* [Directions]
Images are to be dropped, and the rest of the data reproduced exactly.
(Records for this exercise)
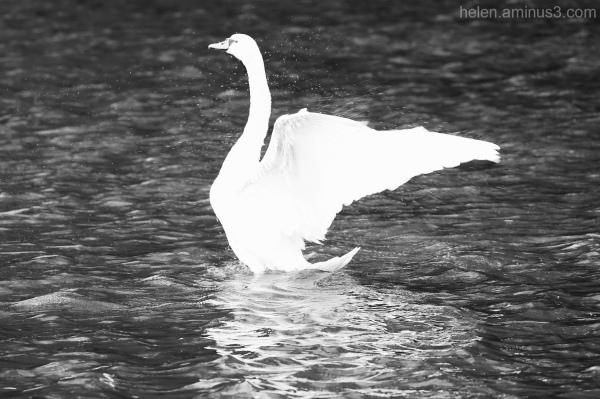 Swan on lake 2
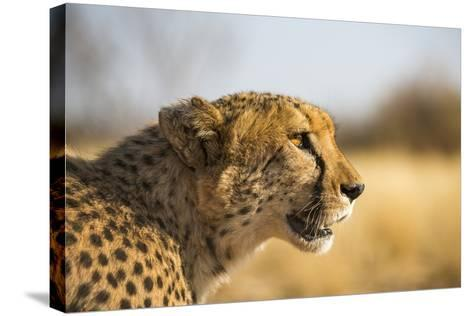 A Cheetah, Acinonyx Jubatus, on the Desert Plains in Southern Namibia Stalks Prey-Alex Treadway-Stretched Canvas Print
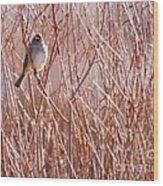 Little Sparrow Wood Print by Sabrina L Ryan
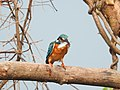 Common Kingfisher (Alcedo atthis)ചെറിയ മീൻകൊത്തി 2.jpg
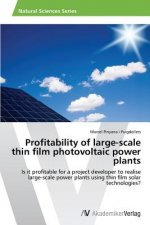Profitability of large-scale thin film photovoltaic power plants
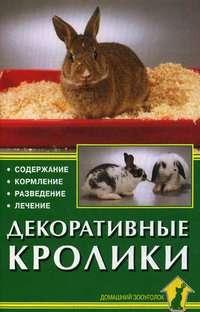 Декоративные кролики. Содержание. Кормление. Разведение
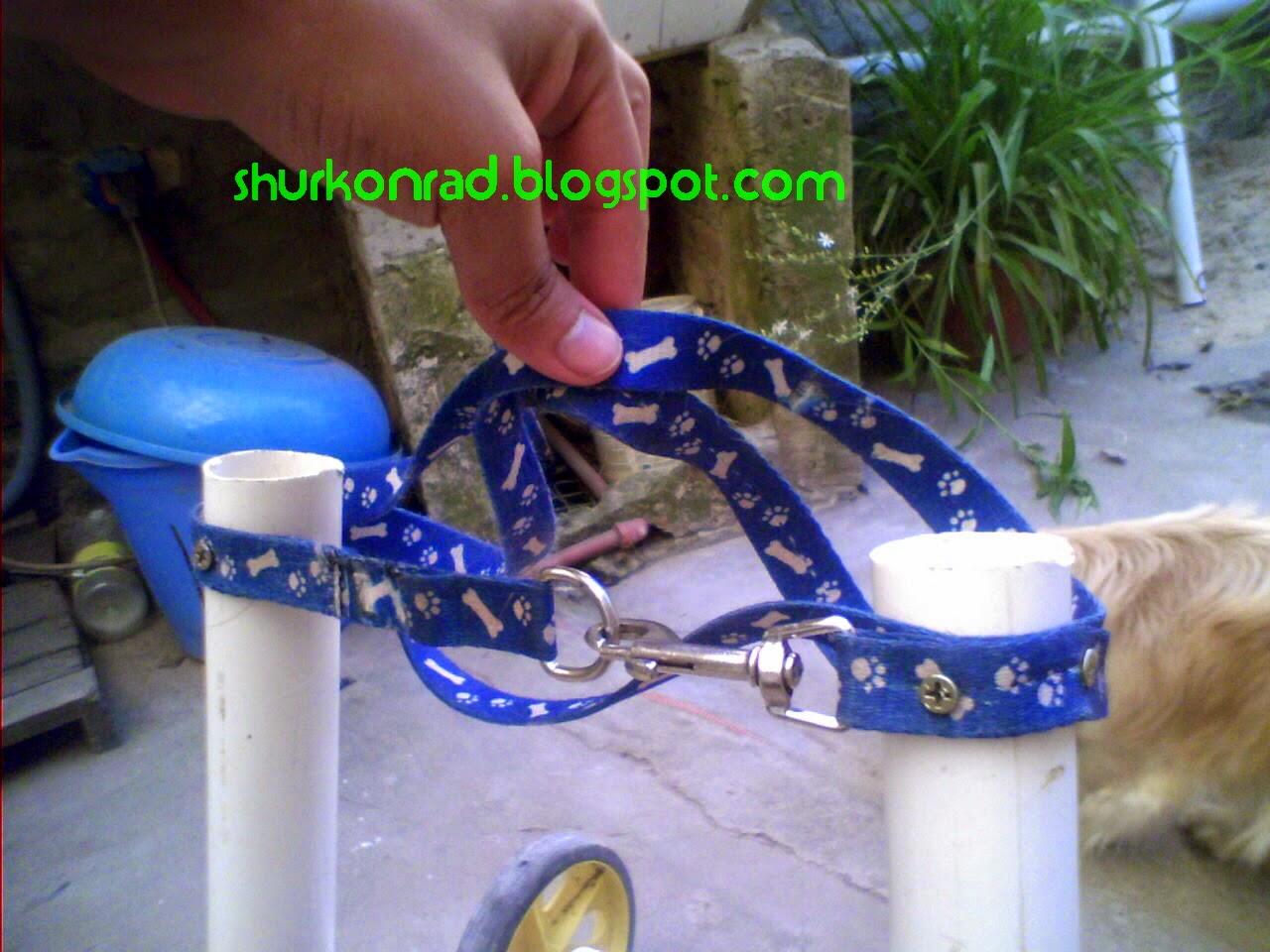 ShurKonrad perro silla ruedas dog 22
(End Records for this exercise)
* [Task solution]
 Swan on lake 2
 A Cheetah, Acinonyx Jubatus, on the Desert Plains in Southern Namibia Stalks Prey-Alex Treadway-Stretched Canvas Print
 Little Sparrow Wood Print by Sabrina L Ryan
 Common Kingfisher (Alcedo atthis)ചെറിയ മീൻകൊത്തി 2.jpg
Profitability of large-scale thin film photovoltaic power plants
 Декоративные кролики. Содержание. Кормление. Разведение
 ShurKonrad perro silla ruedas dog 22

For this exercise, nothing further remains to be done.